— TASK INSTRUCTIONS —
Check the entries below and say how many lines include the word "Left". No other text is wanted.

— GIVEN DATA —
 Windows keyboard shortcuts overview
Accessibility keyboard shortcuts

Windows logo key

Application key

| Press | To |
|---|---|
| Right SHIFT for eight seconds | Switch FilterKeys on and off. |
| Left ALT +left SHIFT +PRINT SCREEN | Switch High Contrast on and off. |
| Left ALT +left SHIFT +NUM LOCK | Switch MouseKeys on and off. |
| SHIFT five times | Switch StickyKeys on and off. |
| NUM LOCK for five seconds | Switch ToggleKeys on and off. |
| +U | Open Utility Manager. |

— COMPLETED TASK —
2